• [Fragmento seleccionado]
........
La teatralidad hace parte del ejercicio de la política al punto de que se registran acciones de histrionismo gubernamental asociados al ejercicio del poder desde por lo menos el rey de babilonia Hammurabi, quien se hizo inmortalizar en no pocas piezas de piedra y barro ostentando finos trajes y encabezando feroces guerras, mismas que le permitió extender su poder en su momento por todo el territorio que se conoce como la cuna de la civilización.
Desde esos lejanos tiempos hasta nuestros días parece ser que las prácticas de representación y el arsenal de “mensajes” simbólicos que los políticos exhiben buscando realzar su imagen o incrementar su talante empático y asertivo no solo se han trasformado por obvias razones, sino que han perdido su contenido ceremonial, electrizante, de elegancia y convocatoria entre las masas, o por lo menos puede pensarse así tomando como referencia el caso colombiano y otros muchos ejemplos del continente americano, desde las muecas patéticas de Trump en tarima, pasando por los desplantes inquietantes de Bukele en El Salvador y los números circenses de Maduro o Duque.
Políticos de toda laya imitan esa fórmula para hacerse populares, aunque a la hora de la verdad el patetismo de muchos de esos performances resulte contraproducente frente al efecto que se busca causar. Tal vez la velocidad a la que se propaga la información es el principal enemigo de ese rey que ahora nunca deja de mostrar sus desnudeces. Al fin y al cabo, en la antigüedad el margen de edición para la información proveniente de los nobles actos del gobernante era casi infinita, pero ahora, como en una cuerda floja de acierto y equivocación, los gobernantes hacen su número inducidos por un enjambre de coequiperos quienes preparan el guion de lo que ha de pasar cuando el jefe se “exponga” (interesante palabra en ese contexto) a los medios.
Sin embargo, el problema se agrava, y de qué manera, con casos como el de Duque, quien ejerce su mandato desde una lamentable condición caracterizada por la falta de autonomía, es decir, necesariamente sus actos de gobierno son libretos establecidos de antemano, no sea que el patrón se moleste. La otra cara de la moneda de esa incómoda circunstancia la padecemos constantemente aquellos quienes soportamos mal la llamada “pena ajena”, cuando después de un error pueril una persona que ostenta un cargo público tan importante, no tiene la sensatez o el sentido de ridículo suficientes como para ofrecer excusas o disculparse de inmediato por la equivocación.
No es comprensible, por ejemplo, que en medio de un solemne acto fúnebre, la pedestre conjugación del verbo querer cambiada por “querí” no haya merecido un simple “perdón… quise”, o que en medio de una perorata sobre la importancia de estornudar en la parte interna del codo, el presidente haya hecho todo lo contrario, dado que respondió con otro falso estornudo esta vez sí del modo como estaba recomendado. Por no hablar de las decenas de escenas de bufón mal entrenado a las que asistimos de tanto en tanto.
Todo esto sería chistoso si no significara la obvia precariedad del ejercicio de poder en un país que atraviesa no solo el drama de la pandemia, sino de un sinfín de problemáticas como la violencia desenfrenada en las regiones, el exterminio de los líderes sociales, la fuerte caída del ingreso medio de la gran mayoría de la población dejándola a merced del hambre y el abandono, y en general la sistemática violación de los derechos humanos.
........
Según el fragmento seleccionado, ¿qué rey de Babilonia se hizo inmortalizar en piezas de piedra y barro?
........
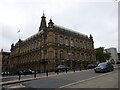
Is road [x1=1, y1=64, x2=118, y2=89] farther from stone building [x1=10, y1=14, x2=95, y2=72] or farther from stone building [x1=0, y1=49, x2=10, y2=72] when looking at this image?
stone building [x1=0, y1=49, x2=10, y2=72]

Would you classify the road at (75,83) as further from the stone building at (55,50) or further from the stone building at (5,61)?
the stone building at (5,61)

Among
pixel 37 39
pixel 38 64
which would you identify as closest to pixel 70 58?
pixel 38 64

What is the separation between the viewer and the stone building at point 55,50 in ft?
121

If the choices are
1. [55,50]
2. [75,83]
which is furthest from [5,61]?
[75,83]

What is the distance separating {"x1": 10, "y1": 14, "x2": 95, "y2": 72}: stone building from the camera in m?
36.8

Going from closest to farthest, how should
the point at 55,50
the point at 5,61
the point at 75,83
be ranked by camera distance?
the point at 75,83 < the point at 55,50 < the point at 5,61

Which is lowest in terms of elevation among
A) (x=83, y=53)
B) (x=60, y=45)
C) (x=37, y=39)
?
(x=83, y=53)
........
• [Solución del ejercicio] Hammurabi.